The Miranda translation is the one I came to most recently, and I think of it as another great introduction to the work. His version is spoken by something close to a first-person speaker, and has a clearer through-line and forward pull than any other version I know–and probably than the original. It makes for a kind of immediate emotional connection, but loses what Robert Hass describes as Rilke’s omnipresence: “It is as if, not having a place to stand, the author of these poems is everywhere. Really, they are the nearest thing in the writing of the twentieth century to the flight of birds. They dive, soar, swoop, belly up, loop over.” (From his introduction to the Stephen Mitchell translations.)

The two I find myself most drawn to now, of the ones I know, are those by Stephen Mitchell and Edward Snow, and as I read them side by side I like one better here and one there. Whenever I’ve taught comparative translation we’ve all concluded that for those of us who don’t know the original language, one translation is never sufficient, no matter how good it is. We need several so we can triangulate, and we need the original on facing pages to remind us of what we’re missing.  And different ones at different times in our reading lives.

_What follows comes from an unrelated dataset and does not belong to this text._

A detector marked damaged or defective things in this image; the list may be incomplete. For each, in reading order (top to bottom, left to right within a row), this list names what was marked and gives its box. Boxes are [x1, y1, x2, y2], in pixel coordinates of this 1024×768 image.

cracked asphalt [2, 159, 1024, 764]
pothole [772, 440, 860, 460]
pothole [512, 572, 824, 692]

In the end, those who were carried off early no longer need us:
they are weaned from earth’s sorrows and joys, as gently as children
outgrow the soft breasts of their mothers. But we, who do need
such great mysteries, we for whom grief is so often
the source of our spirit’s growth–: could we exist without them?
Stephen Mitchell

In the end, those torn from us early no longer need us;
they grow slowly unaccustomed to earthly things, in the gentle manner
one outgrows a mother’s breasts. But we, who need
such great mysteries, for whom so often blessed progress
springs from grief–: could we exist without them?